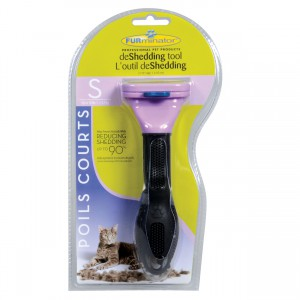 Short Hair deShedding Tool for Cats - S - 1.75""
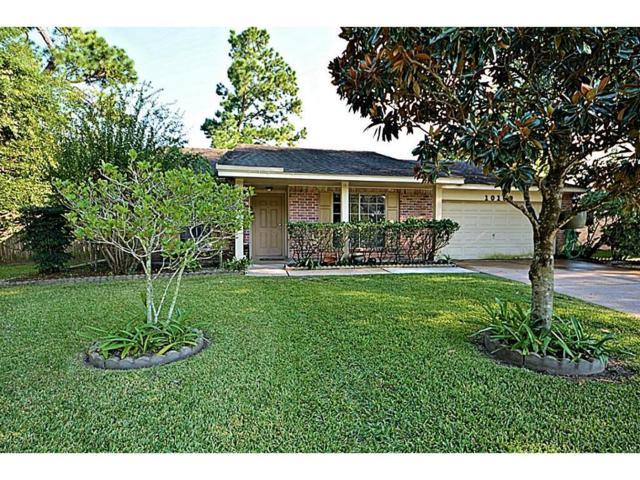 10109 Fernstone Lane, Houston, TX 77070 (MLS #32271094) :: Lion Realty Group/Clayton Nash Real Estate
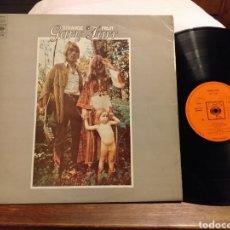 Discos de vinilo: GARY FARR STRANGE FARR INGLATERRA 1970 JOYA PROG FOLK. Lote 195141605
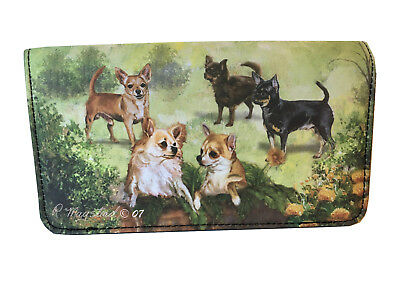 NEW Chihuahuas Puppies Short Long Hair Fur Dog Wallet Ruth Maystead Best (Best Short Haired Dogs)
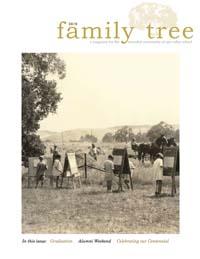 familytree-2010tn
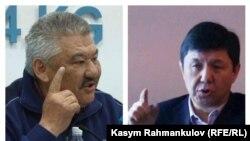 Азимбек Бекназаров жана Темир Сариев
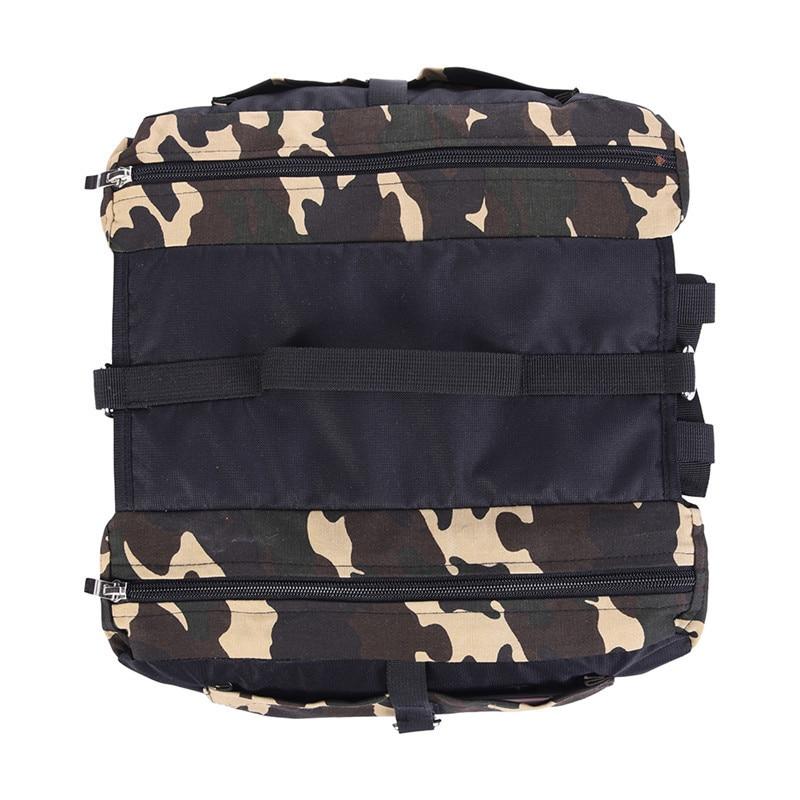 Rucksack Large Dog Backpack Harness 11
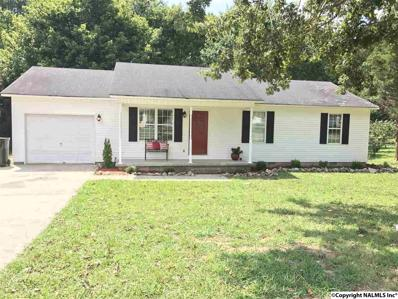 102 Quiet Lane, Hazel Green, AL 35750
+ + + + +
| Task description |
The lines to retype begin with the one containing "Азимбек Бекназаров жана Темир Сариев" and end with the last line of the records. Reproduce them exactly and omit the pictures.

| Output for this task |
 Азимбек Бекназаров жана Темир Сариев
 Rucksack Large Dog Backpack Harness 11
 102 Quiet Lane, Hazel Green, AL 35750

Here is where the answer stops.